Schneider: Anfang 2011 gab es eine Phase der Euphorie. Bei den Parlamentswahlen gab es dann schlimme Zusammenstöße auf der Mohamed Mahmoud Straße. Eine große Ernüchterung ist eingetreten, als das Militär auf einmal auch auf die Demonstranten geschossen hat. Eine weitere große Ernüchterung war, dass die Muslimbrüder mit den Salafisten über 80 Prozent aller Sitze im Parlament hatten. Viele haben sich gefragt: Was hat das jetzt eigentlich alles gebracht?

dieStandard.at: Wer sind diese Frauen, die im Film begleitet werden?

Schneider: Amani ist eine sehr außergewöhnliche Frau, die Medienwissenschaften studiert hat und ihre eigene Radiostation hat. Sie wollte eine Debatte über Frauenrechte lostreten, aber nicht mit der intellektuell gebildeten Oberschicht, sondern mit jungen Frauen aus allen Schichten.
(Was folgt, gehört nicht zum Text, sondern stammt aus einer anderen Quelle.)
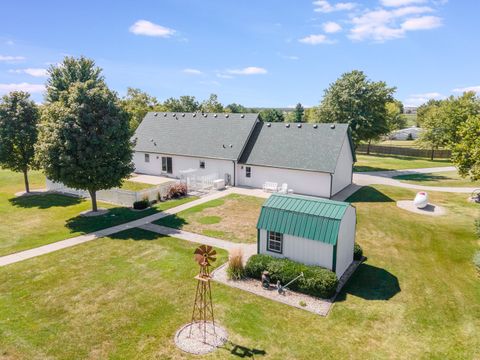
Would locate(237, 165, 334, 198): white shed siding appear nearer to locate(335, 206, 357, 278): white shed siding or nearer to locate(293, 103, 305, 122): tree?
locate(335, 206, 357, 278): white shed siding

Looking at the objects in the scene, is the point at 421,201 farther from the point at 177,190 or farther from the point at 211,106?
the point at 211,106

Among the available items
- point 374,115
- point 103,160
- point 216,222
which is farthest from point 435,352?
point 374,115

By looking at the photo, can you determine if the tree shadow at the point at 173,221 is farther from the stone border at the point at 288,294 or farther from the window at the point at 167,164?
the window at the point at 167,164

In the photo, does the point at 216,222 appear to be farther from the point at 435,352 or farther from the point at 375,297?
the point at 435,352

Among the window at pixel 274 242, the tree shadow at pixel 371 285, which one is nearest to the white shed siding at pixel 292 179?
the tree shadow at pixel 371 285

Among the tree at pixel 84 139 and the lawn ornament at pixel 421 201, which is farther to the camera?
the lawn ornament at pixel 421 201

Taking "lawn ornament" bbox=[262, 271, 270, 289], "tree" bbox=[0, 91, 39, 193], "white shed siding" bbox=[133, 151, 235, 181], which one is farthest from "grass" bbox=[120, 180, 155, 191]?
"lawn ornament" bbox=[262, 271, 270, 289]
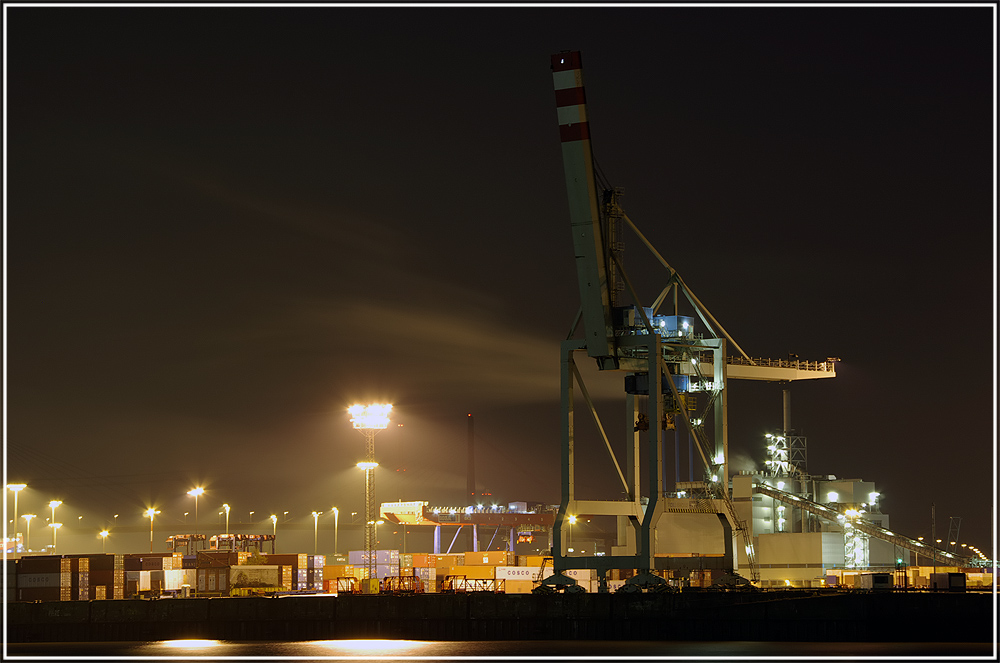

Sie kämpft darum, dass soziale Themen aufgegriffen werden; von Heirat um jeden Preis, Scheidungen, Beschneidung bis hin zu sexueller Belästigung in der Öffentlichkeit.

Sharbat ist eine Aktivistin, die auf der Straße politisch aktiv ist. Jemand, der unmittelbar durch Demonstrationen versucht etwas zu ändern. Trotz Widerstand der ganzen Nachbarschaft, des Ex-Mannes und der Familie. Sie lebt knapp über den Existenzminimum. Fatma kommt hingegen aus einer reichen Familie und hat gerade ihren PHD in Politik absolviert. Gleichzeitig ist sie mit 26 dreifache Mutter und bei den Muslimbrüdern sehr engagiert. Und dann ist da noch Mey, die aus einer wohlhabenden Bankerfamilie kommt. Sie hängt eine sehr erfolgversprechende Bankerkarriere an den Nagel, weil sie in der Region ihrer Eltern rund um Aswan regionale Entwicklungsprojekte aufbauen möchte.

dieStandard.at: Wie erfolgte die Auswahl der vier Protagonistinnen?

Schneider: Ich hatte den Wunsch, dass eine Vielfalt von Frauen und Ideologien vertreten ist, aber auch unterschiedliche Arten von Engagements. Es sind nicht vier Frauen, die alle in den Straßendemos oder, die alle in einer Partei sind. Ein echter Umbruch findet auf der Straße, aber auch im Privaten statt. Wichtig ist, dass der private Diskurs beleuchtet wird, der kommt zu kurz, weil er nicht leicht zugänglich ist. Das ist der Vorteil eines Films, man kann über einen längeren Zeitraum beobachten. Das war auch mein Ziel.

dieStandard.at: Wie haben die Menschen auf Ihre Arbeit reagiert?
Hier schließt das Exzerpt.